На сей раз она сказала:
— Не груби, Кермит. А главное — не пытайся за мной следить. Ты прекрасно знаешь, что у меня и без тебя достаточно сторожей.
— Ну, Макдаффу они, наверное, будут рады!
Миранда тоже об этом подумала. Ее мать была одержима желанием удачно выдать свою дочь замуж. Эбби Фишер была из тех людей, кто, ничего не добившись в жизни, делает ставку на детей. Колин Фишер целыми днями пропадал на работе, а его жена управляла своим маленьким мирком так, как Господь Бог управляет целым светом.
Эбби знала, что красота девушки — это товар, а если к нему прилагается достойное воспитание, хорошая репутация и скромность, его цена возрастает вдвое.
— Впрочем, он все равно на тебе не женится, — добавил Кермит, и Миранда почувствовала себя уязвленной.
— Почему?
— Потому что ты бедна для него, как и я — для тебя.
— Известно ли тебе, — довольно резко произнесла она, — что мне вообще не хочется выходить замуж!
Миранде казалось, что она говорит правду. В самых мыслях о браке было что-то монотонное, тошнотворно-скучное. Она мечтала изучить стенографию или машинопись (но только не медицину!), заняться интересным делом и стать такой же самостоятельной, как другие современные девушки. Она не хотела плыть по течению, не желала всецело зависеть от матери. Как и от мужа.

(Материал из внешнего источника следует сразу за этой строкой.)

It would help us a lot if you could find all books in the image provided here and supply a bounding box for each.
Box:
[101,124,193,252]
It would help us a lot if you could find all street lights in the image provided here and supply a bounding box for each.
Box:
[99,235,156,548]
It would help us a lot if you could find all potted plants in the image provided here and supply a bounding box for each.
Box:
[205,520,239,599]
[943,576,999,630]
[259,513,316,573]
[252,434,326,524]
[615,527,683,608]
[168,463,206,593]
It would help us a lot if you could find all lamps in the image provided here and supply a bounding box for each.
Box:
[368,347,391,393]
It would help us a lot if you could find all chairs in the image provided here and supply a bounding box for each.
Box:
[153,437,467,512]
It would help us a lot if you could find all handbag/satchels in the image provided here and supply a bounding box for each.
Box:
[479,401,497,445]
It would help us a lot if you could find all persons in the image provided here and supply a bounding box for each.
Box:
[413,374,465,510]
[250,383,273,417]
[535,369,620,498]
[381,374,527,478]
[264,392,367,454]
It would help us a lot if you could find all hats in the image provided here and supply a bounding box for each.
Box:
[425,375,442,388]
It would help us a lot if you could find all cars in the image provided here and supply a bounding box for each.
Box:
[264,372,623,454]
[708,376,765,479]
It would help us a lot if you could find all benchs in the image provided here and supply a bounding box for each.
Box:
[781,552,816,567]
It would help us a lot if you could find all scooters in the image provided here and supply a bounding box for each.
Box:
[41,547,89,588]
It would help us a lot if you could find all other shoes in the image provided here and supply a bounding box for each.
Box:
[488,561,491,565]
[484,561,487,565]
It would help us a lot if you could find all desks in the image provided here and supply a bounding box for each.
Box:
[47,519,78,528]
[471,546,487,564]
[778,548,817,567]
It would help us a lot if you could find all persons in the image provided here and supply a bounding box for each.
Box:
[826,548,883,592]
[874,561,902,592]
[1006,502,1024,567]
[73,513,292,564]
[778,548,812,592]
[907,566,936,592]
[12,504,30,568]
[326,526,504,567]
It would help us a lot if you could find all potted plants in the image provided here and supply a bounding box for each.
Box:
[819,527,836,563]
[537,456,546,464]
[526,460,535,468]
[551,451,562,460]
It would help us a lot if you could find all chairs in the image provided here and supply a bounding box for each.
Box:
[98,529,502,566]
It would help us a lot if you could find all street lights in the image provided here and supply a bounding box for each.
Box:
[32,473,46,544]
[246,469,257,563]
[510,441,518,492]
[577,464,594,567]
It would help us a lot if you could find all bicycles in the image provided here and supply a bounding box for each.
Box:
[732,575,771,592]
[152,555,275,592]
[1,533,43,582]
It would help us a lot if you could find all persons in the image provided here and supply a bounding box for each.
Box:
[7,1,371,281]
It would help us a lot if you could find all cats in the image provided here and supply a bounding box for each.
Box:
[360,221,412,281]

А еще Миранда с удовольствием остригла бы волосы и сделала модную прическу, какую уже носили некоторые молодые жительницы Галифакса, умевшие улавливать веяния времени. Однако мать, считавшая длинные волосы дочери признаком женственности, никогда бы не позволила, чтобы их коснулись ножницы. И неважно, что самой Миранде они казались символом старообразия.
Само собой она мечтала и о том мистическом единении душ, что зовется любовью, но пока не предполагала, где и когда встретит человека, способного растопить лед ее сердца.